In the robot gesture interaction system, mapping relations exist among databases, and the purpose of the mapping relations is to achieve conversion and matching between static gestures and a robot motion mode, static gestures and a tool/operation mode and between the static gestures and user intentions.
First, a mapping relation between static gestures and user intentions is established. Through the identification of the static gesture, the robot gesture interaction system can judge whether the intention of the user is yes, no or uncertain and please repeat. And secondly, establishing a mapping relation between the static gesture and the tool/operation mode. By recognizing static gestures, the robotic gesture interaction system is able to determine specific operations that the user wishes to perform, such as opening a clip or closing a clip, etc. And finally, establishing a mapping relation between the static gesture and the robot motion mode. Through the recognition of the static gestures, the robot gesture interaction system can determine the motion mode that the robot should take, such as forward movement, backward movement or rotation. The mapping relations are established, so that the robot gesture interaction system can accurately perform corresponding operation and interaction according to gesture instructions of a user. Fig. 2 gives a legend for the overall mapping.

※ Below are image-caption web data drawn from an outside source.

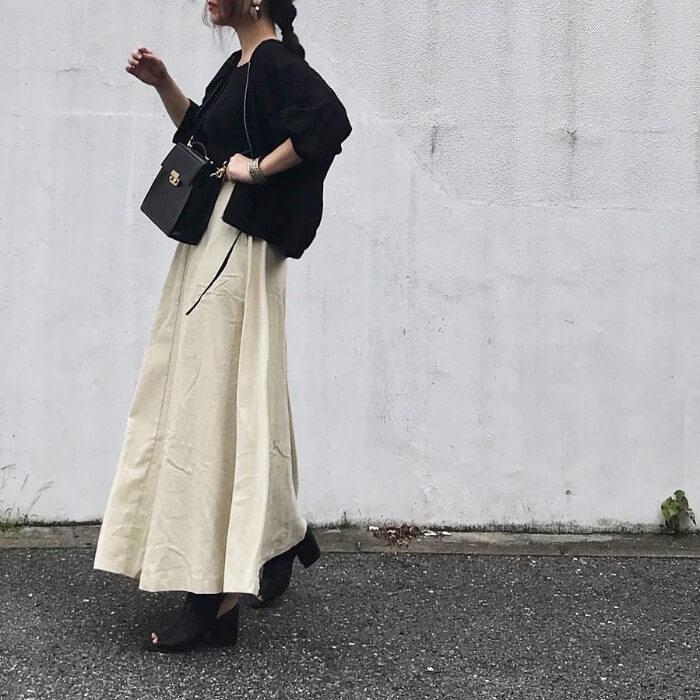 アイボリーコーデュロイスカートと黒トップスのコーデ画像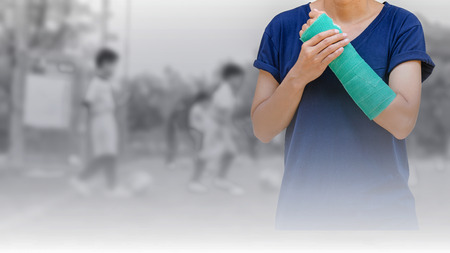 cast: broken arm with green cast on blurred background kid soccer player in academy - insurance concept Stock Photo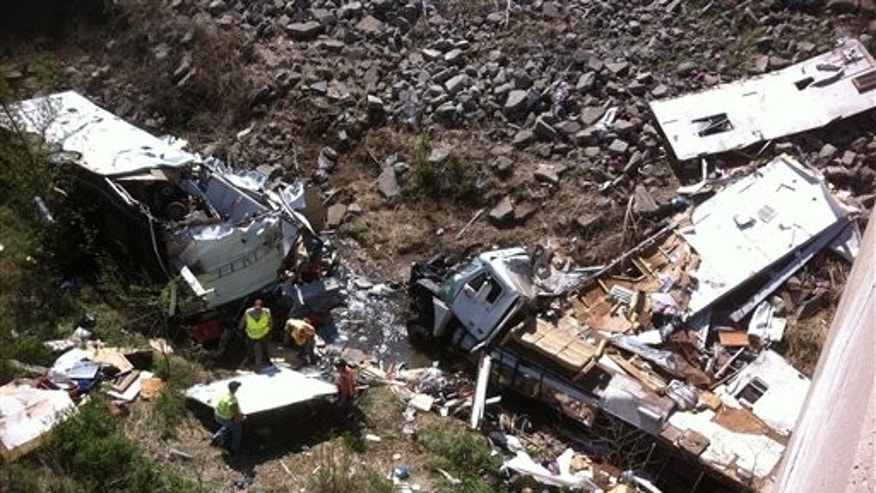 April 1, 2012: Officials work the scene of a Minnesota-bound motor home on Sunday in a ravine off Interstate 35 in northeast Kansas.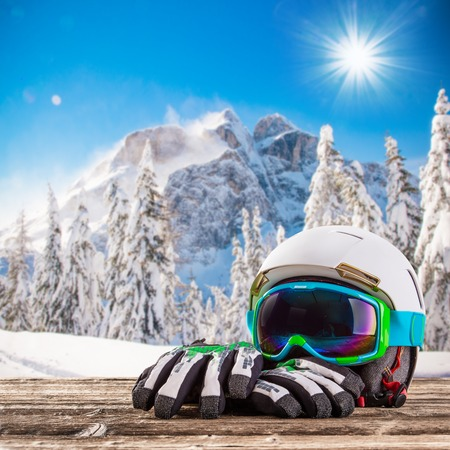 ski mask: Colorful ski glasses on snow. Winter ski theme.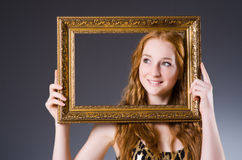 Redhead with picture frame Royalty Free Stock Photo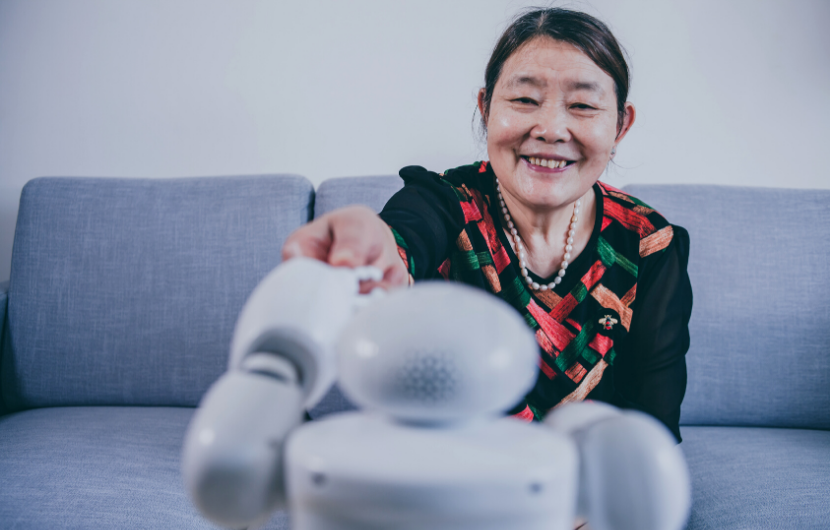 An elderly woman is smiling and shaking hands with a robot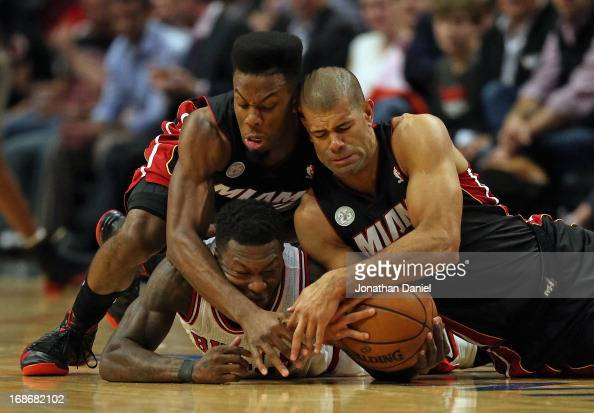 Norris Cole and Shane Battier of the Miami Heat battle for a loose ball with Nate Robinson of the Chicago Bulls in Game Four of the Eastern...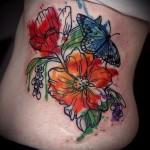 тату с разноцветными цветами и бабочкой на боку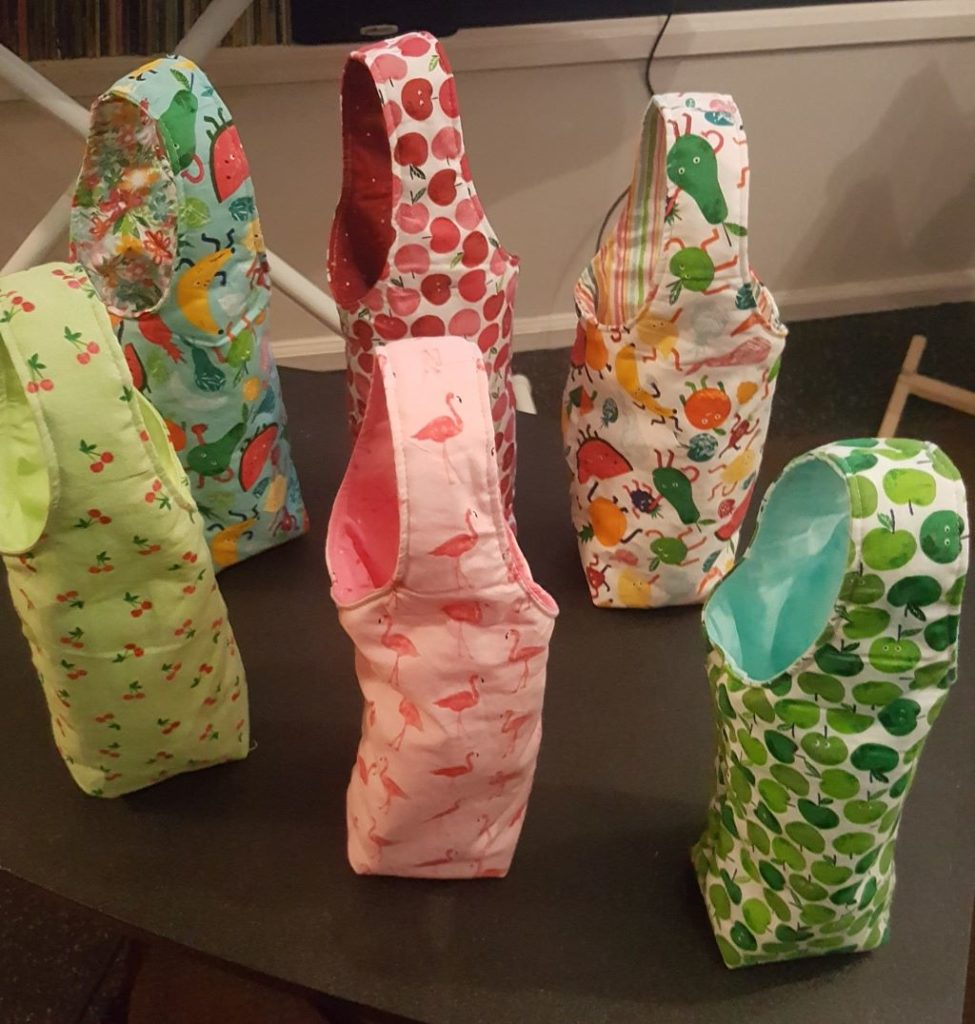 Six wine bags, fruit and flamingo themed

3. A static gesture dataset is established.
And shooting various preset static gestures by using a function call camera in the pyrealsense2 package, and simultaneously acquiring RGB images and depth images of the static gestures to generate a static gesture data set.
To train the gesture recognition model, a Intel RealSense D455 depth camera is used to capture the static gesture dataset. And (3) calibrating the internal parameters and the external parameters of the camera by a calibration method provided by the RealSense SDK so as to ensure the accuracy of data.
Gesture pictures of not less than 300, 300 and 200 groups are respectively acquired at the distances of 0.4m, 0.8m and 1.2 m. Each group of pictures includes an RGB image and a depth image with a resolution of 640 x 480 pixels. To ensure the diversity and robustness of the data, each gesture is recorded by multiple different participants in a laboratory environment. Meanwhile, left and right hand gestures are considered to be the same gesture category. Finally, 6232 gesture pictures are selected from the static gesture data set to serve as a training set, 5284 gesture pictures are selected to serve as a verification set, and 5074 gesture pictures are selected to serve as a test set. These datasets constitute static gesture data that will be used to train and evaluate the performance of the gesture recognition model.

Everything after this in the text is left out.